As hipóteses no início de cada capítulo de A Hipótese do Amor são uma nota de humor bem-vinda, mas também dão ao leitor uma boa noção do que esperar. Como surgiu esta ideia e como são estas hipóteses inspiradas nos acontecimentos da sua própria vida?
Foi ideia da minha amiga Mar! A minha amiga Alannah surgiu com o título, e Mar sugeriu que em vez de ter apenas uma hipótese no início do livro, eu deveria tentar ter uma para cada capítulo. Foi uma ideia tão estupenda!


Olive e Adam formam um casal interessante. Embora diferentes, um completa o outro. Qual é o seu casal fictício favorito??
Lizzie e Darcy, Spock e Nyota Uhura, Ri Jeong-hyeok e Yoon Se-ri.
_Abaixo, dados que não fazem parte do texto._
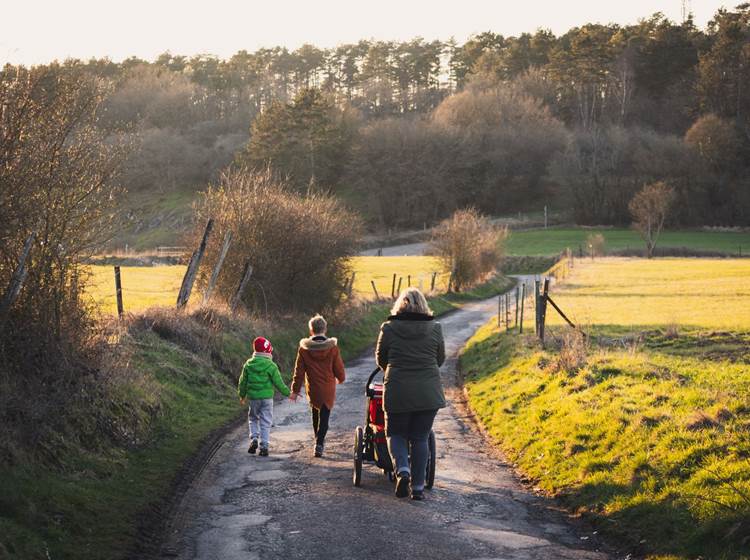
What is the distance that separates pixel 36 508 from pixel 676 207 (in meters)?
101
Qual foi o livro que mais gostou de escrever? E qual foi o mais difícil de completar?
Estou atualmente a debater-me profundamente com o meu terceiro livro, por isso vou dizer que foi o mais difícil (por agora). Diverti-me imenso a escrever A Ciência do Amor, e também veio bastante depressa - foi o meu projeto pandémico, e ajudou-me mesmo a lidar com muitas coisas!


A Ciência do Amor [em pré-lançamento a 22 de Julho] apresenta-nos uma nova protagonista. Será Bee Königswasser uma mulher mais ousada do que Olive? Poderão os leitores ansiar por ações mais ousadas por parte dela?
Oooh, não sei bem como as comparar, porque ambas são minhas filhas, mas ambas têm os seus momentos ousados!


Passa muito tempo nas redes sociais?
Demasiado! Preciso mesmo de parar de ver tiktoks de como decorar bolachas. AJUDA.


Já está a planear um novo livro? Sobre o que será?
Estou a escrever o meu quarto livro, mas nesta fase não faço ideia se vai ser aprovado ou não (garanto que isto não é falsa modéstia!


Já alguma vez esteve em Portugal?
Não, mas quero ir! Tanto!!


O que gostaria de dizer aos seus leitores portugueses?
Muito, muito, muito obrigada por comprarem o meu livro! Espero que gostem tanto de o ler como eu gostei de o escrever!